**Written instruction 1**
Repeat the whole listing that comes after the patch review discussion, verbatim, from its first line to its last.

**Extracted text**
Which can be done once this is actually an issue, it's internal API so
it's fine to change it when needed.
7) This is surprising and I can't understand why things are mixed up here: - scan->rs_pageatatime = IsMVCCSnapshot(snapshot); + scan->rs_pageatatime = allow_pagemode && IsMVCCSnapshot(snapshot); Isn't what you want here a different parameter? I am sure that we do not want to mix up visibility with MVCC snapshots and page mode.
The whole point of pagemode is to make visibility checks for all tuples
on single page in one go because the check requires buffer lock so those
two are very connected.
8) I have done some tests with RLS and things seem to work (filters of
SELECT policies are taken into account after fetching the tuples from
the scan), but I would recommend adding some regression tests in this
area as TABLESAMPLE is a new type of physical heap scan.
Hmm RLS, I freely admit that I don't know what all needs to be tested
there, but I added some simple test for it.
9) s/visibilty/visibility
10) s/acceps/accepts.
11) s/dont't/don't
I can't write apparently :)
12) Is actually tsmexaminetuple necessary now? This is not used in
this patch at all, and looks to me like an optimization needed for
custom sampling methods. Keeping in mind the core feature I think that
this should be removed for now, let's reintroduce it later if there is
a real test case that shows up, catalogs are extensible AFAIK.
Yes, for some sampling methods it's useful as demonstrated by the test
module. I was actually asked off-list for this by a committer and Simon
also sees use for it and I personally see it as good thing for
extendability as well so I'd really like to keep it.
13) Some regression tests with pg_tablesample_method would be welcome.
Not sure what you mean by that.

**Supplied data**
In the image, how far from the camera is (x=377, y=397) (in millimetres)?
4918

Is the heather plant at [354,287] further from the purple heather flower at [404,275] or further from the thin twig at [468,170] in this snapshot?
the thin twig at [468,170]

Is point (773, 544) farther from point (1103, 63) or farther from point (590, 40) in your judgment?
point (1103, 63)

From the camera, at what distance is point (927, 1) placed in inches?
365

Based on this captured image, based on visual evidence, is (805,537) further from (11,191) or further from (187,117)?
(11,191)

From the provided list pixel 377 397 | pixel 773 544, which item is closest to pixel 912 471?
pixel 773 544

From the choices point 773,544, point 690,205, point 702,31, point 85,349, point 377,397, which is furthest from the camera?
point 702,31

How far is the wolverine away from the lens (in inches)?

**Written instruction 2**
Using the patch review discussion above, decide whether each statement agrees with it. Answer yes or no for each, and quote the words that decide it.
(a) The author added a simple test for RLS.
(b) The author agrees to remove tsmexaminetuple for now.
(c) The reviewer describes TABLESAMPLE as a new type of physical heap scan.

**Exercise solution 1**
In the image, how far from the camera is (x=377, y=397) (in millimetres)?
4918

Is the heather plant at [354,287] further from the purple heather flower at [404,275] or further from the thin twig at [468,170] in this snapshot?
the thin twig at [468,170]

Is point (773, 544) farther from point (1103, 63) or farther from point (590, 40) in your judgment?
point (1103, 63)

From the camera, at what distance is point (927, 1) placed in inches?
365

Based on this captured image, based on visual evidence, is (805,537) further from (11,191) or further from (187,117)?
(11,191)

From the provided list pixel 377 397 | pixel 773 544, which item is closest to pixel 912 471?
pixel 773 544

From the choices point 773,544, point 690,205, point 702,31, point 85,349, point 377,397, which is furthest from the camera?
point 702,31

How far is the wolverine away from the lens (in inches)?

**Exercise solution 2**
(a) Yes: "but I added some simple test for it."
(b) No: "so I'd really like to keep it."
(c) Yes: "as TABLESAMPLE is a new type of physical heap scan."